Recopiez mot pour mot les lignes des enregistrements ci-dessous, en commençant par celle qui contient « From the image here, how » et en vous arrêtant après celle qui contient « [1238,38] < [624,172] < [752,349] < [850,559] », ces deux lignes incluses.

• _Enregistrements fournis_
-*-

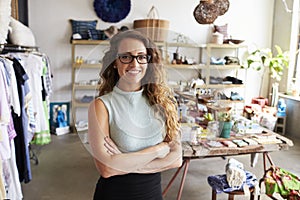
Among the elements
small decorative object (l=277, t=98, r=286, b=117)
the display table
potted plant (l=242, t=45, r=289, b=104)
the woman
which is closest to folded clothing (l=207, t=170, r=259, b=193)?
the display table

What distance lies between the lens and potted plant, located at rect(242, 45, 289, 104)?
503cm

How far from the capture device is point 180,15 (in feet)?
17.3

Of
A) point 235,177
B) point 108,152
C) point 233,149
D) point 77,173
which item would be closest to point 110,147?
point 108,152

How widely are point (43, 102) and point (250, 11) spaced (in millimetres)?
4073

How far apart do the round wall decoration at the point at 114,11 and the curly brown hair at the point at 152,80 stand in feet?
13.9

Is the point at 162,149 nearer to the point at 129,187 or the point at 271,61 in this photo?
the point at 129,187

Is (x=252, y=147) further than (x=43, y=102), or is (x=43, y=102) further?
(x=43, y=102)

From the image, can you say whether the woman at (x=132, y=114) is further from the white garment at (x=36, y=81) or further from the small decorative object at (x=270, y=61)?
the small decorative object at (x=270, y=61)

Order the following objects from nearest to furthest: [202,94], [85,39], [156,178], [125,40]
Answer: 1. [125,40]
2. [156,178]
3. [202,94]
4. [85,39]

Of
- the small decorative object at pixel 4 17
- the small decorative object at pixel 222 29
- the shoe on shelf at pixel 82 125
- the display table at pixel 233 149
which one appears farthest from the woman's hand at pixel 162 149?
the small decorative object at pixel 222 29

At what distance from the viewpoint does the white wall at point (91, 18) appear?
16.2 ft

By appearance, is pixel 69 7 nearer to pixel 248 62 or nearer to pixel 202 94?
pixel 248 62

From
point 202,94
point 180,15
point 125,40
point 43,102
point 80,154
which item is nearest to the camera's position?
point 125,40

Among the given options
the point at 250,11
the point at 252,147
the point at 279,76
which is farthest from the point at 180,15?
the point at 252,147
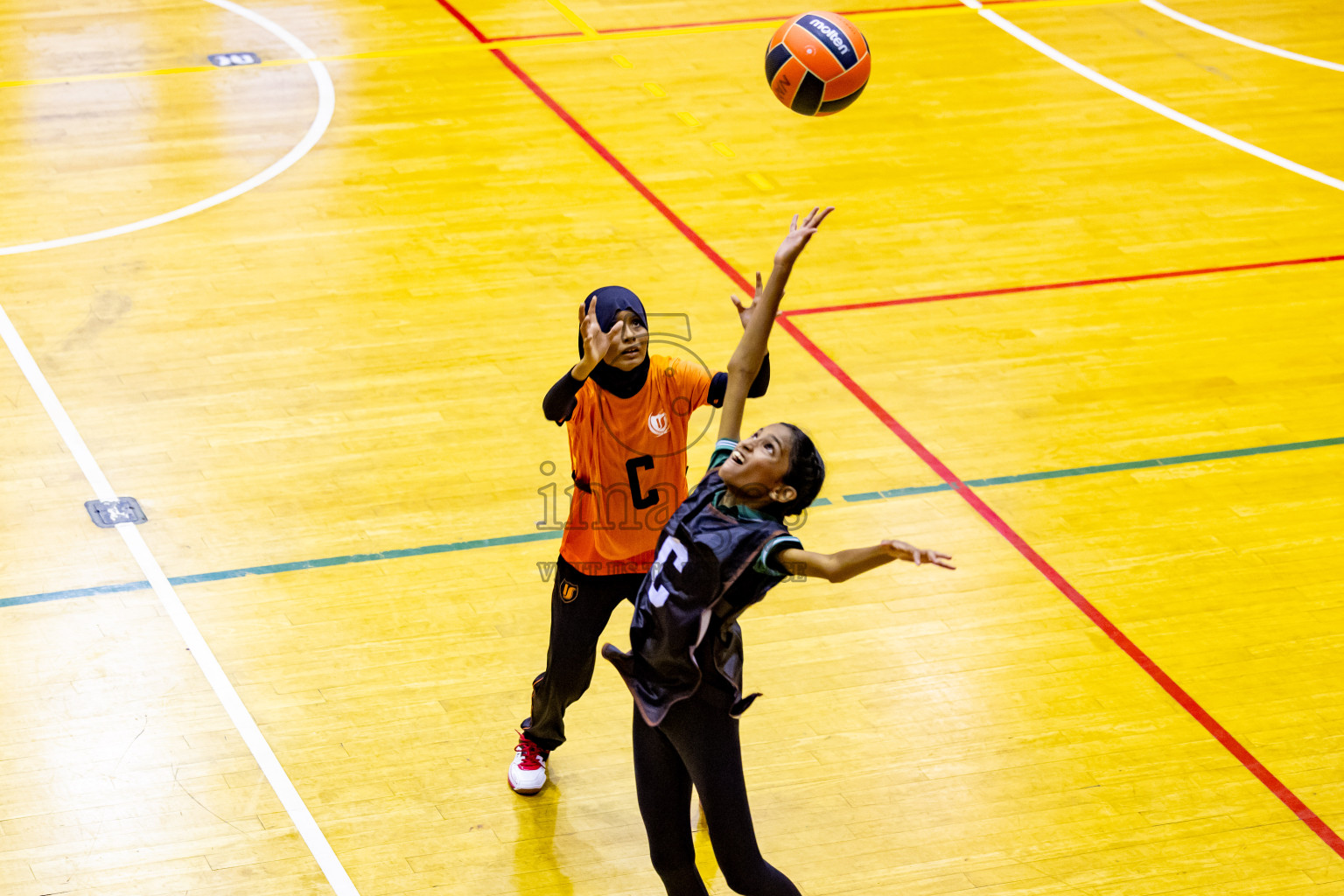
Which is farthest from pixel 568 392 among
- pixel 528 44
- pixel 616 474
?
pixel 528 44

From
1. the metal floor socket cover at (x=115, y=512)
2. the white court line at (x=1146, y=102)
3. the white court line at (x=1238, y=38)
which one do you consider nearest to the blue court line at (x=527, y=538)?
the metal floor socket cover at (x=115, y=512)

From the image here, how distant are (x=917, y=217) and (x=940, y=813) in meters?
5.32

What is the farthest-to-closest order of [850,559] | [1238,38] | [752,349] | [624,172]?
[1238,38] < [624,172] < [752,349] < [850,559]

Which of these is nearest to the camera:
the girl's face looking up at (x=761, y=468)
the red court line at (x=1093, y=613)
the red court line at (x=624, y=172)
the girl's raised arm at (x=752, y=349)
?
the girl's face looking up at (x=761, y=468)

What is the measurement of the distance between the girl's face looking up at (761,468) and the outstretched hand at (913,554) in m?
0.44

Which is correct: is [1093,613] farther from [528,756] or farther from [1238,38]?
[1238,38]

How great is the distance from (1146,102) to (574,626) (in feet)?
28.3

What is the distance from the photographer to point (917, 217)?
32.4 feet

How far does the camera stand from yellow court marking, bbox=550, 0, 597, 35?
12703 mm

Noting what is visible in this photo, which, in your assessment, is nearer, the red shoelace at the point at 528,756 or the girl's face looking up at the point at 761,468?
the girl's face looking up at the point at 761,468

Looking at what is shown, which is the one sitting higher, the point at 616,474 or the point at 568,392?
the point at 568,392

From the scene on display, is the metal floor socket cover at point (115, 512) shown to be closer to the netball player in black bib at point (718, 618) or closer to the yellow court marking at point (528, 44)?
the netball player in black bib at point (718, 618)

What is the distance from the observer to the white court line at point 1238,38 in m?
12.8

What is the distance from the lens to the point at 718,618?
4031 mm
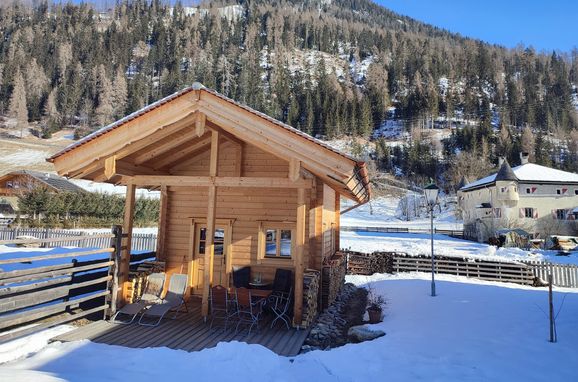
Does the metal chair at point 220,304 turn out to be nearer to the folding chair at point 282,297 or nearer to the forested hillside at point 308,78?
the folding chair at point 282,297

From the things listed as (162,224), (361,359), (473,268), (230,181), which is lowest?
(361,359)

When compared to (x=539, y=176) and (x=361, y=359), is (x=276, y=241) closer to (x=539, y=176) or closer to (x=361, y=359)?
(x=361, y=359)

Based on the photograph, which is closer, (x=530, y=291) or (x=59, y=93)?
(x=530, y=291)

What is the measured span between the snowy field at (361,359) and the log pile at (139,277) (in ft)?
5.71

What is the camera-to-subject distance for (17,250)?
731 inches

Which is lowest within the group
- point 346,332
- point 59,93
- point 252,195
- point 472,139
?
point 346,332

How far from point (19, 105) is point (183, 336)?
283 ft

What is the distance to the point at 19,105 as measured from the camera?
70.2 meters

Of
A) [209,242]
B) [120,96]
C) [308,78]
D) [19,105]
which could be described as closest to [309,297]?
[209,242]

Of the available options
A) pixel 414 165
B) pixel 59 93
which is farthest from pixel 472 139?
pixel 59 93

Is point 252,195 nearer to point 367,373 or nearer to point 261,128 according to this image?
point 261,128

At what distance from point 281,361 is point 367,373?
1.24 metres

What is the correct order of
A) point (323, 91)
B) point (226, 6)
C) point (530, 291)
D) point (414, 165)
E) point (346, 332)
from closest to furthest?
1. point (346, 332)
2. point (530, 291)
3. point (414, 165)
4. point (323, 91)
5. point (226, 6)

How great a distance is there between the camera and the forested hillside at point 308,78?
70.9m
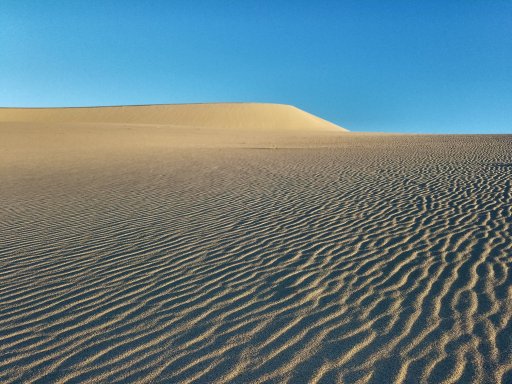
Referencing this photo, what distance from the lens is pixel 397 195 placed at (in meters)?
10.1

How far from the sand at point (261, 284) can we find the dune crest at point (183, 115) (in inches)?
2175

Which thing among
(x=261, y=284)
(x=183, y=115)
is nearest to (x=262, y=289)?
(x=261, y=284)

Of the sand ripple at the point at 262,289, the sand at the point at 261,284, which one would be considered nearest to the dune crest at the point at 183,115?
the sand at the point at 261,284

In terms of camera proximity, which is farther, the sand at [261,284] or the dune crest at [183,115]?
the dune crest at [183,115]

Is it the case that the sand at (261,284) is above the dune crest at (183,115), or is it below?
below

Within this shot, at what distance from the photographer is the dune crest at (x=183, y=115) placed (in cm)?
6694

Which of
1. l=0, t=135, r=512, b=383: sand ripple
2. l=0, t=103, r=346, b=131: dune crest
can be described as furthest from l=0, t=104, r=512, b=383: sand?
l=0, t=103, r=346, b=131: dune crest

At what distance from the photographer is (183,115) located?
70.8m

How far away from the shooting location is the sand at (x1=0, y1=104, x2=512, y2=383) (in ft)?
11.7

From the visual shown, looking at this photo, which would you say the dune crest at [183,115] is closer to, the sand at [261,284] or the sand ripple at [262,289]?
Result: the sand at [261,284]

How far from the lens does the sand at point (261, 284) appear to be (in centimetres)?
357

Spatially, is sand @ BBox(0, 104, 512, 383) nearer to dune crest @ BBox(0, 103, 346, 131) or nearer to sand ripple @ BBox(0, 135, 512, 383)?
sand ripple @ BBox(0, 135, 512, 383)

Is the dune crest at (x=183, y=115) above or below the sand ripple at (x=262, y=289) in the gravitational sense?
above

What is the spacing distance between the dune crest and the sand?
2175 inches
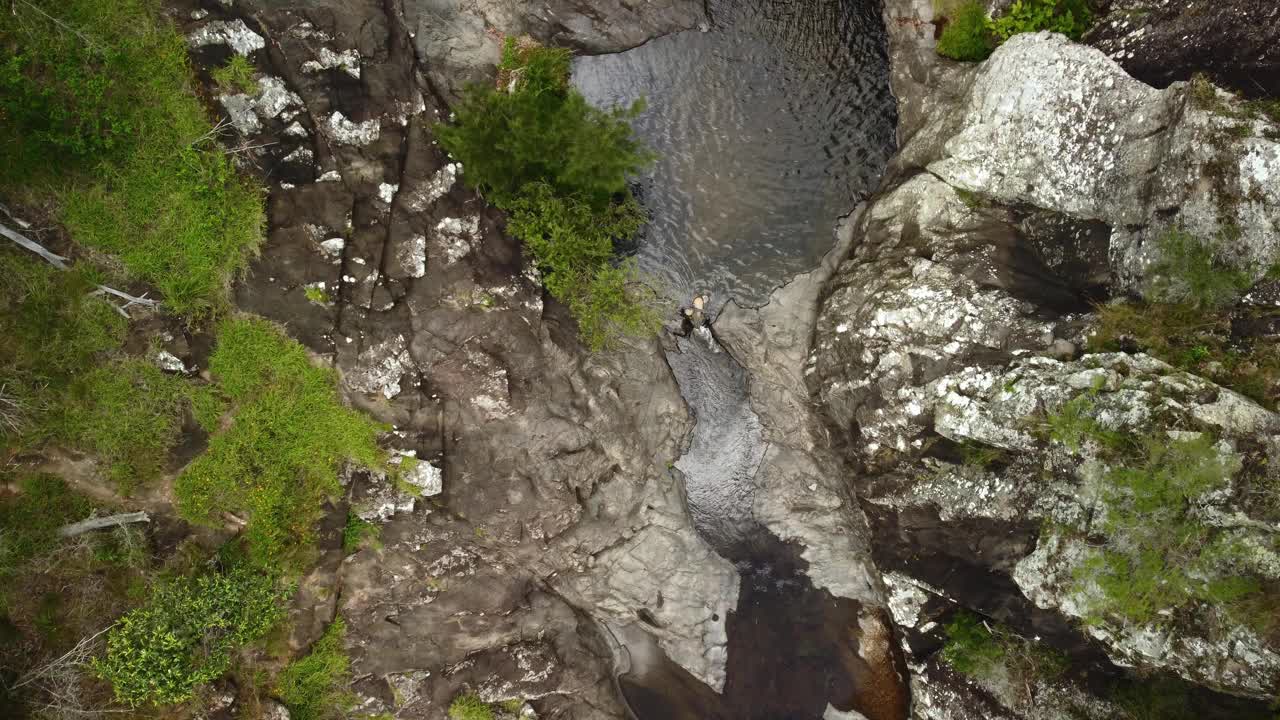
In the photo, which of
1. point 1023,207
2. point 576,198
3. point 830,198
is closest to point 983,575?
point 1023,207

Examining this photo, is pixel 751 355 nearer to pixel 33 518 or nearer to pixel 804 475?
pixel 804 475

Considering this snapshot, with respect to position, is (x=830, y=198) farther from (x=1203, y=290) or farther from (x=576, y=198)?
(x=1203, y=290)

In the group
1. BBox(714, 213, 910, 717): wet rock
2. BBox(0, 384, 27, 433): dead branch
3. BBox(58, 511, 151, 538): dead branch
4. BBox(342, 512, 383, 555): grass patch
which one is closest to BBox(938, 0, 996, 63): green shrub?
BBox(714, 213, 910, 717): wet rock

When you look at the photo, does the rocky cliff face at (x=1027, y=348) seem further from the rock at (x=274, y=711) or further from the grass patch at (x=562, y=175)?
the rock at (x=274, y=711)

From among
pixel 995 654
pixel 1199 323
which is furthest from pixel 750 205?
pixel 995 654

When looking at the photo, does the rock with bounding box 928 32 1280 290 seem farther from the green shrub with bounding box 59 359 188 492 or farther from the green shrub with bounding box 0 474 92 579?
the green shrub with bounding box 0 474 92 579

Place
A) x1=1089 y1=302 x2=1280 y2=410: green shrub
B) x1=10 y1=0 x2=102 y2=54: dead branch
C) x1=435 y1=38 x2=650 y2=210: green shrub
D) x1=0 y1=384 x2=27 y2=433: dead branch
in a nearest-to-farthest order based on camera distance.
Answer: x1=1089 y1=302 x2=1280 y2=410: green shrub → x1=10 y1=0 x2=102 y2=54: dead branch → x1=0 y1=384 x2=27 y2=433: dead branch → x1=435 y1=38 x2=650 y2=210: green shrub
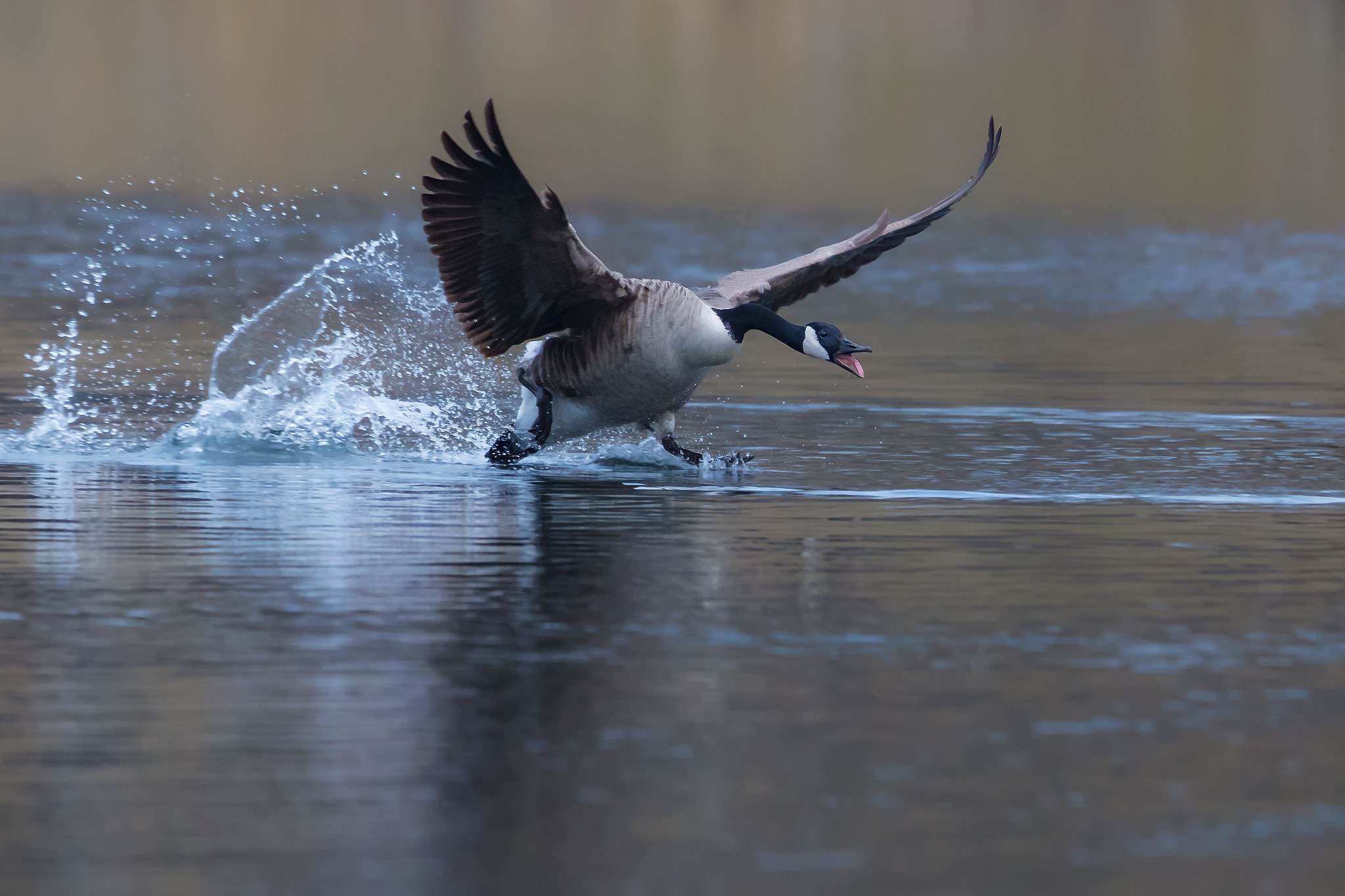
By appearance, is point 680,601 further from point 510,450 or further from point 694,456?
point 510,450

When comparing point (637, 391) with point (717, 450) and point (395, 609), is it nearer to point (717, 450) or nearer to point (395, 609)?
point (717, 450)

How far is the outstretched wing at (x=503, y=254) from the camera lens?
36.2 feet

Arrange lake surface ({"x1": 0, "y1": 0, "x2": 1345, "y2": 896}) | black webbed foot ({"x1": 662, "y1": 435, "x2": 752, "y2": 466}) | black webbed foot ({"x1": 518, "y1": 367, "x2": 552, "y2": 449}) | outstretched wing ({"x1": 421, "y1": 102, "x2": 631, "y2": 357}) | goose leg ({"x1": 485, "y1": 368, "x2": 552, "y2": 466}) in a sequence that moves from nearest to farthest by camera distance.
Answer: lake surface ({"x1": 0, "y1": 0, "x2": 1345, "y2": 896})
outstretched wing ({"x1": 421, "y1": 102, "x2": 631, "y2": 357})
black webbed foot ({"x1": 662, "y1": 435, "x2": 752, "y2": 466})
goose leg ({"x1": 485, "y1": 368, "x2": 552, "y2": 466})
black webbed foot ({"x1": 518, "y1": 367, "x2": 552, "y2": 449})

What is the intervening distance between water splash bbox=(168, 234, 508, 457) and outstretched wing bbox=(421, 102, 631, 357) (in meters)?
0.79

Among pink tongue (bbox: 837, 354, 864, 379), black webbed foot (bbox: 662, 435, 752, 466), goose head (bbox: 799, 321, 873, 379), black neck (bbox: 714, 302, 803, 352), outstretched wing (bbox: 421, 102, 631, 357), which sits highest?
outstretched wing (bbox: 421, 102, 631, 357)

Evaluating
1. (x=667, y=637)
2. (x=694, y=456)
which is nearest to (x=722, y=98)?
(x=694, y=456)

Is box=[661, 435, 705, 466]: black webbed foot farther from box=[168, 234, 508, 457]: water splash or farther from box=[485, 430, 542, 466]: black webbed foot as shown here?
box=[168, 234, 508, 457]: water splash

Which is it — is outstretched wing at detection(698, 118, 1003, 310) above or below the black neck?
above

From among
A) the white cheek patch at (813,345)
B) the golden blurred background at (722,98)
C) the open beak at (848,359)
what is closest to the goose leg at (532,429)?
the white cheek patch at (813,345)

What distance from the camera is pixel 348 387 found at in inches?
513

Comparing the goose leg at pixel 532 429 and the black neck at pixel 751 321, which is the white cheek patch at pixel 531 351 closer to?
the goose leg at pixel 532 429

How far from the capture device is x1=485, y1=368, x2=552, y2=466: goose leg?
40.2 feet

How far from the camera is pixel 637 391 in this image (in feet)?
39.2

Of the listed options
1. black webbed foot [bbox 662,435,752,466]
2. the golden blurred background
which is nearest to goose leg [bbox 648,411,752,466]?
black webbed foot [bbox 662,435,752,466]
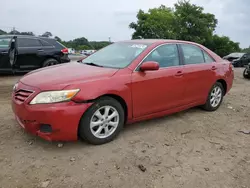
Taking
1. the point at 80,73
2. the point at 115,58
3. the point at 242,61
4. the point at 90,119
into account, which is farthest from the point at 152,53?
the point at 242,61

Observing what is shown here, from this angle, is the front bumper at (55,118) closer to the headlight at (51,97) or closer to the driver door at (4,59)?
the headlight at (51,97)

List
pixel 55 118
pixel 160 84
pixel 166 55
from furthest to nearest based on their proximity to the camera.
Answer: pixel 166 55, pixel 160 84, pixel 55 118

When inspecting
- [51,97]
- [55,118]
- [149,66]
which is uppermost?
[149,66]

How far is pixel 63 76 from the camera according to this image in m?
3.51

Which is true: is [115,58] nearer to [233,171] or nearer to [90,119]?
[90,119]

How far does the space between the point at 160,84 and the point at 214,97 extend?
5.89ft

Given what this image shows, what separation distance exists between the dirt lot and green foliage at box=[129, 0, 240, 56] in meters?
35.5

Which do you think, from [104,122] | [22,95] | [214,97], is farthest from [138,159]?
[214,97]

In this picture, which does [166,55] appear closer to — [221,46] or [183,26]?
[183,26]

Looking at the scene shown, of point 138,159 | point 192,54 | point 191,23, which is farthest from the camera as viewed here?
point 191,23

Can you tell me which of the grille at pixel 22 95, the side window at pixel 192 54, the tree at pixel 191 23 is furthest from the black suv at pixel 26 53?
the tree at pixel 191 23

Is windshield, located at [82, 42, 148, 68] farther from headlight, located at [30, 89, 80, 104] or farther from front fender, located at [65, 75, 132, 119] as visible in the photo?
headlight, located at [30, 89, 80, 104]

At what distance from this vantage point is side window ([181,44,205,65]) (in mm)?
4734

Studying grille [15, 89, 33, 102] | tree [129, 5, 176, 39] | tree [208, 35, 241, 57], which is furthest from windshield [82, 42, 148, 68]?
tree [208, 35, 241, 57]
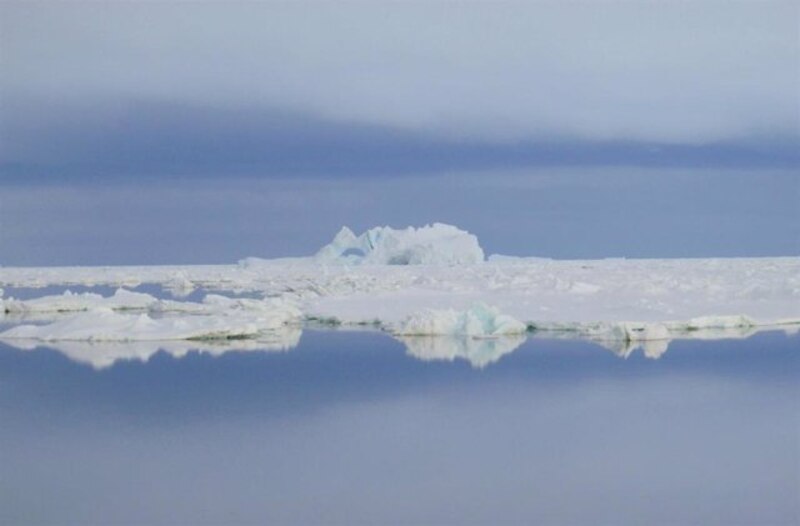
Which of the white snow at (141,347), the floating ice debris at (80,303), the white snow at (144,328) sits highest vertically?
the floating ice debris at (80,303)

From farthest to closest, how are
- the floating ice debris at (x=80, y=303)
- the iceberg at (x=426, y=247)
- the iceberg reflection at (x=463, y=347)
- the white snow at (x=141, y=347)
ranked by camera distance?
the iceberg at (x=426, y=247) → the floating ice debris at (x=80, y=303) → the white snow at (x=141, y=347) → the iceberg reflection at (x=463, y=347)

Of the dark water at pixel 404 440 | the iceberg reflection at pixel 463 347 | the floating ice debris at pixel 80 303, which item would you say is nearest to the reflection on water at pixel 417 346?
the iceberg reflection at pixel 463 347

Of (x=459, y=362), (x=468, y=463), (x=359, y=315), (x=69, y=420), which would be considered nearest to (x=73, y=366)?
(x=69, y=420)

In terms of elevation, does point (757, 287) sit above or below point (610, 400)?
above

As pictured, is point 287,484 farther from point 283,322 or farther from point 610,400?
point 283,322

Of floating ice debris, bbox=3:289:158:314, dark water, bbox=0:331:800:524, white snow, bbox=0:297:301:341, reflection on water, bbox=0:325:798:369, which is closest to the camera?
dark water, bbox=0:331:800:524

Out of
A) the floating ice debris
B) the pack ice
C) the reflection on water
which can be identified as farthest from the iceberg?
the reflection on water

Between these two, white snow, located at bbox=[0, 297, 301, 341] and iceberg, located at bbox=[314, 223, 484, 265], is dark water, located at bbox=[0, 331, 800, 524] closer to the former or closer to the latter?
white snow, located at bbox=[0, 297, 301, 341]

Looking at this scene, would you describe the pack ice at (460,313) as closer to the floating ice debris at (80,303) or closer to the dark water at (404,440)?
the floating ice debris at (80,303)
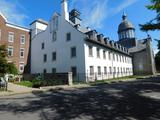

-*-

• _Résultat obtenu_
From the image here, how distant are (x=917, y=217) and (x=940, y=813) in meters?
5.32

What is the farthest-to-closest order of [850,559] | [1238,38] | [752,349] | [624,172]?
[1238,38] < [624,172] < [752,349] < [850,559]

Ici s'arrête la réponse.